Amy Zitelman, the company’s co-founder and CEO, said the flavor profile and consistency of the product was like nothing she had ever tasted in the U.S. (She described the tahini as “thicker than olive oil and thinner than peanut butter, but can be used for both and everything in between.”)
The chalkiness and bitterness often found in store brands? It was nonexistent.
The sisters decided there was room in the U.S. market for a higher-quality tahini, so they launched Soom and brought the creamy condiment to the plates and palates of hummus-hungry Americans.

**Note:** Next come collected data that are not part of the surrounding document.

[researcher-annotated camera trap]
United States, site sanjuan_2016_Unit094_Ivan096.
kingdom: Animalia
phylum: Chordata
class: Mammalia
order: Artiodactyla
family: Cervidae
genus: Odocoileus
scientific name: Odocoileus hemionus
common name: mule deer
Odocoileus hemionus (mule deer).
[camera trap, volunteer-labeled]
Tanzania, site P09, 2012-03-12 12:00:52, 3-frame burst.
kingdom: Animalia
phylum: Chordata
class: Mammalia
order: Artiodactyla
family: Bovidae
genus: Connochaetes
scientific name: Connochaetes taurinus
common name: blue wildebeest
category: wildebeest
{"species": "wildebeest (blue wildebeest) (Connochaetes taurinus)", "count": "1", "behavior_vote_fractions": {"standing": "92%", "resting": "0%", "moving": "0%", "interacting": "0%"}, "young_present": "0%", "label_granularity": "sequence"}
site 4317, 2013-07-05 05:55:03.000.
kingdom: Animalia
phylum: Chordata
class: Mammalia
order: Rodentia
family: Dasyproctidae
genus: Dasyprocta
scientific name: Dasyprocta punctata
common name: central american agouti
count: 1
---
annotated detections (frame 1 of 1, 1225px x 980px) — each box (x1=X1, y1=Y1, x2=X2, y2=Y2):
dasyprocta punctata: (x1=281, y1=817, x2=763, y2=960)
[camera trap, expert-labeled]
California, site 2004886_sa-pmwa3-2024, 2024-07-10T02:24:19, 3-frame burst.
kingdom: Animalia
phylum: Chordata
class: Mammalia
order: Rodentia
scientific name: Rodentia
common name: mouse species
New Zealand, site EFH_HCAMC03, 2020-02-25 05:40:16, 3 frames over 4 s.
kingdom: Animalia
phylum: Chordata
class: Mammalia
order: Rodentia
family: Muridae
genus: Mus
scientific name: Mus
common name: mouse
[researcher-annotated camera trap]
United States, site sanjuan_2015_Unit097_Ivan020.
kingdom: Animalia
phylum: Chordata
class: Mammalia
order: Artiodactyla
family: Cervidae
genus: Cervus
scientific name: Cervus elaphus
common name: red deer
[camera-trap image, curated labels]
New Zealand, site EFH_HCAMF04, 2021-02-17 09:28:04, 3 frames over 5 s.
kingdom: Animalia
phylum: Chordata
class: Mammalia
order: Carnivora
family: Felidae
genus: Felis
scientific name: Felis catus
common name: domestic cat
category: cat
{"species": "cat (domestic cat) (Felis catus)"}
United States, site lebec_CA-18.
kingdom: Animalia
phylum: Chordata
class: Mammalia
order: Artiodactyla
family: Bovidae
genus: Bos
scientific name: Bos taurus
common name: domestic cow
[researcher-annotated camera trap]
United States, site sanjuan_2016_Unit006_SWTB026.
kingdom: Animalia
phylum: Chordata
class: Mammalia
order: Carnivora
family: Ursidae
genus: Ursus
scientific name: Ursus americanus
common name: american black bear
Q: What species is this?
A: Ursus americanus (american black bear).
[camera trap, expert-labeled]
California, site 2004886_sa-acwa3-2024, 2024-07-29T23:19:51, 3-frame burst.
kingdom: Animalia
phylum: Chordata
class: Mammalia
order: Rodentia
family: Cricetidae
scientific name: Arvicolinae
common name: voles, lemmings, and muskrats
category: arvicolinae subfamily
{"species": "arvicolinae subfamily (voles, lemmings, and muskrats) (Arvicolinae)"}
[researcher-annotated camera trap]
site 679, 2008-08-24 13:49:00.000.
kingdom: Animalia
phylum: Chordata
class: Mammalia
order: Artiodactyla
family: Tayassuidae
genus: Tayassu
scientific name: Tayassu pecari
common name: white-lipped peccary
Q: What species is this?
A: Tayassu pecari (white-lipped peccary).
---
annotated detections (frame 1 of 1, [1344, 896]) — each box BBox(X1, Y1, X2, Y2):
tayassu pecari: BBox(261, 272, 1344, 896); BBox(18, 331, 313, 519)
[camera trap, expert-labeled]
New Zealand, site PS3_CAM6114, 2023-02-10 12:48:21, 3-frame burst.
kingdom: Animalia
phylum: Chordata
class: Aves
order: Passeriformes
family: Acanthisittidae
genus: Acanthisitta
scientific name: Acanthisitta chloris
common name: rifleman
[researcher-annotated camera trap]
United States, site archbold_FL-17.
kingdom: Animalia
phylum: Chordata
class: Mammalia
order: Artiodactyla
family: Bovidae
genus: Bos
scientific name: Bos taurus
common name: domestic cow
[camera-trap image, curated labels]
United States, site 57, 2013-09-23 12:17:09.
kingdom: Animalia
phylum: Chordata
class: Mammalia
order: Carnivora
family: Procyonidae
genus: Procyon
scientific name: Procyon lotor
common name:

Well-known chefs embraced the product — including Danny Bowien of New York’s Mission Chinese and Michael Solomonov of Philadelphia’s Zahav, who uses more than 1,400 pounds of Soom tahini each month in his restaurants, according to Food & Wine.
Beyond hummus, Amy Zitelman said it’s been exciting to see all of the other savory, even sweet, ways professional and home chefs are using tahini. She recommends a drizzle on top of yogurt or oatmeal, and even adds a spoonful to her smoothie. The D.C.-based eatery Little Sesame makes a vanilla tahini soft serve, and Bon Appétit published a popular recipe for tahini brownies.
On April 16, the Cleveland Park Israeli restaurant Sababa will host a “tahini feast” with Soom to showcase the versatility of the brand’s products (the sisters also sell a sweet tahini halva spread and a silan date syrup) over a number of courses — from salatim and (yes) hummus, to braised lamb and grilled broccoli. Tickets are $65 with a $35 optional wine pairing.
If you can’t make it to the event, Soom’s products are also available online and at a number of small retailers in the region, including some Whole Foods Market locations.